_PROMPT 1_
Transcribe the passage of the excerpt on Indigenous art below that falls between "We want to teach" and "way,’ said Onus.", inclusive.
_PROMPT 2_
Answer these questions using the excerpt on Indigenous art below.
(a) What position does Tiriki Onus hold at the Wilin Centre for Indigenous Arts and Cultural Development?
(b) In what year did the Central Australian Aboriginal Media Association produce Talking Language with Ernie Dingo?
(c) Of the Indigenous languages spoken in Australia, how many are still spoken daily?

_SELECTED EXCERPT_
——
Culture is bigger than art

The main thing that it’s important to get across is that quite often the word ‘art’ doesn’t fit the bill. Traditionally, we never had a word for what we now call art – it is more important than just an art product’, said Tiriki Onus, Lecturer in Indigenous Arts and Culture at the Wilin Centre for Indigenous Arts and Cultural Development.

‘For Indigenous people, art has been commodified into an important tool for self-determination and independence. Boomerangs were being sold out of tin shacks in the 1940s. Indigenous people created what we now know as art as a means of gaining independence and freedom.’

We want to teach non-Indigenous people that these stories are theirs to celebrate too. Indigenous people are the oldest living culture on the planet, and the story is still continuing, and non-Indigenous stories are part of this now. In the past, non-Indigenous people have perhaps not engaged in the most culturally safe way, but we know that non-Indigenous people can find empowerment and knowledge through sharing these stories in a respectful way,’ said Onus.

There’s treasure out there

‘Remote communities are often discussed as a deficit model and I completely disagree. There is such a huge richness out there that when you can start looking at solution based positive opportunities, rather than the other way around, then some really exciting things can happen. There’s also a lot of room for innovation because there isn’t a lot of stuff happening out there that’s happening in the city or other regional centres so you can get really creative and try some really interesting things that you otherwise couldn’t do. The experiences I’ve had as an arts worker and what we’ve been able to develop as far as projects over the years with the community have been a joy to do. They have been very challenging at the same time,’ said Indigenous Traditional Dance Program Coordinator for Artback NT, Lia Pa’apa’a.

‘I think for me, as a non-Indigenous Australian, it’s being able to go in with an open mind and an open heart to what some of those complexities are around Indigenous art. And understanding that you might never know, but what your role is around supporting, facilitation and creating platforms and spaces for people to self-determine and decide for themselves what they want to create and how they want to tell their story.’

Read: Community takes ownership of remote festival

Context is critical

‘We would like non-Indigenous people to understand that remote Aboriginal art is unique with a history different from mainstream art history. It has a traditional history steeped in a different culture, law and meaning. It derives from ancient tradition in ochres, rock, sand, water and is symbolic and ritualistic in origin. There is indivisibility of Aboriginal art forms – dance, painting, language, story, music – traditionally one form doesn’t exist fully without the other,’ said Executive Officer of Barkly Regional Arts Alan Murn.

‘The work we do in partnership with remote Aboriginal people should be appreciated for the context. The journey of an arts work from very remote communities to the consumer is a journey through extremes: extreme geography, climate, disadvantage, health, economic and social challenges. From a hard place comes work of great warmth, knowledge and richness. BRA is proud to be part of that journey.’

Read: Taking the gallery system to the artist

Language is culture

In 2014 Central Australian Aboriginal Media Association (CAAMA) produced the documentary Talking Language with Ernie Dingo. In the series Dingo explores how Indigenous languages and dialects are revived and maintained across Australia. The documentary educates audiences on the 250 Indigenous languages (with 600 dialects) that are spoken in Australia, although only 30 of those languages are still spoken daily.
——
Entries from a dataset

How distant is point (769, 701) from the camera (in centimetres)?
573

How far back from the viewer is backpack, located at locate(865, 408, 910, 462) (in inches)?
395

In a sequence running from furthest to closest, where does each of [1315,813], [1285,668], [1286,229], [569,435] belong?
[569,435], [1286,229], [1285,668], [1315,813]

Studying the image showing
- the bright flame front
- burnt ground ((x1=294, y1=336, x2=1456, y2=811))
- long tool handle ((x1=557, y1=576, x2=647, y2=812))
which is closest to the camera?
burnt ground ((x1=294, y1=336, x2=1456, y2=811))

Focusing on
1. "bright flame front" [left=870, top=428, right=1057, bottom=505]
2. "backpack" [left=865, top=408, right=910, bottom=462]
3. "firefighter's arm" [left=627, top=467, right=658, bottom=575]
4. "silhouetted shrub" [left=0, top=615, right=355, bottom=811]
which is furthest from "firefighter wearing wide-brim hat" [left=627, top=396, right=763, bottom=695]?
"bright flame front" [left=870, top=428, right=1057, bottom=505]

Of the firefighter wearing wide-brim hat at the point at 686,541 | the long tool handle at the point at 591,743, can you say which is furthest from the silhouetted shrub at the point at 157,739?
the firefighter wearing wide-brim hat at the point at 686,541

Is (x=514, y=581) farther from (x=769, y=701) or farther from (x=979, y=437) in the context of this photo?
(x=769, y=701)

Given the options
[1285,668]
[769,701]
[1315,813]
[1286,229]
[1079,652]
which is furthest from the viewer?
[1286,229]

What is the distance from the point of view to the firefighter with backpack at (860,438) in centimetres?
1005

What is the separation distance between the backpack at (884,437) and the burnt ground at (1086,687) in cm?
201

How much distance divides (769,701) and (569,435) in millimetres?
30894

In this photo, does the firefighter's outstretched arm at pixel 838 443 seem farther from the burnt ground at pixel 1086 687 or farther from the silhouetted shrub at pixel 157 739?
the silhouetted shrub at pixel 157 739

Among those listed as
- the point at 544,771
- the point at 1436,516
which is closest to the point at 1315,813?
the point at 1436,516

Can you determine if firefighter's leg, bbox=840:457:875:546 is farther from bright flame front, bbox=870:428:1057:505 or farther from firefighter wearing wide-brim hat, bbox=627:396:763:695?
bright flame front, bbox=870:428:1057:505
——
_FULL OUTPUT 1_
We want to teach non-Indigenous people that these stories are theirs to celebrate too. Indigenous people are the oldest living culture on the planet, and the story is still continuing, and non-Indigenous stories are part of this now. In the past, non-Indigenous people have perhaps not engaged in the most culturally safe way, but we know that non-Indigenous people can find empowerment and knowledge through sharing these stories in a respectful way,’ said Onus.

_FULL OUTPUT 2_
(a) Lecturer in Indigenous Arts and Culture
(b) 2014
(c) 30